Reputation: 1962
I've just read a post by Basem Emara about creating a threadsafe array Type in Swift. While I glanced through the code example, I asked myself if there isn't a way to achieve this with quite less code.
Suppose I create this class:
// MARK: Class Declaration
class ThreadsafeArray<Element> {
// Private Variables
private var __array: [Element] = []
private var __arrayQueue: DispatchQueue = DispatchQueue(
label: "ThreadsafeArray.__concurrentArrayQueue",
attributes: .concurrent
)
}
// MARK: Interface
extension ThreadSafeArray {
// ReadWrite Variables
var threadsafe: [Element] {
get {
return self.__arrayQueue.sync {
return self.__array
}
}
set(newArray) {
self.__arrayQueue.async(flags: .barrier) {
self.__array = newArray
}
}
}
}
If, from now on, I only accessed the actual array through .threadsafe
, would this suffice to make the array threadsafe?

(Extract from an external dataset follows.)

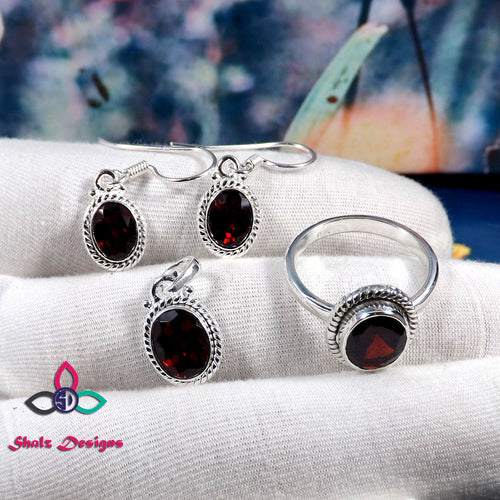 Garnet Set, Garnet Earring, Garnet Ring, Garnet Pendant, Solid Silver Set, Jewellery Set, Women Jewellery Set, Unique Jewelry, Gift For Her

Also, could I implement it a struct instead of a class to get the mutating checks as well?
I am aware that the objects inside this array would not be threadsafe themselves through this but this is not the point, so let's assume I only put threadsafe stuff in there.
(Of course, to avoid the calls to .threadsafe
, I would make the shiny new class conform to ExpressibleByArrayLiteral
, Collection
and RangeReplaceableCollection
, so I can use it like a normal array.
Meanwhile, I've tried testing it in a playground and have come to believe that it doesn't suffice.
import Foundation
import PlaygroundSupport
PlaygroundPage.current.needsIndefiniteExecution = true
// Testing //
// Thread-unsafe array
func unsafeArray() {
var array: [Int] = []
var iterations: Int = 1000
let start: TimeInterval = Date().timeIntervalSince1970
DispatchQueue.concurrentPerform(iterations: iterations) { index in
let last: Int = array.last ?? 0
array.append(last + 1)
DispatchQueue.global().sync {
iterations -= 1
// Final loop
guard iterations <= 0 else { return }
print(String(
format: "Unsafe loop took %.3f seconds, count: %d.",
Date().timeIntervalSince1970 - start, array.count
))
}
}
}
// Thread-safe array
func safeArray() {
let array: ThreadsafeArray<Int> = ThreadsafeArray<Int>()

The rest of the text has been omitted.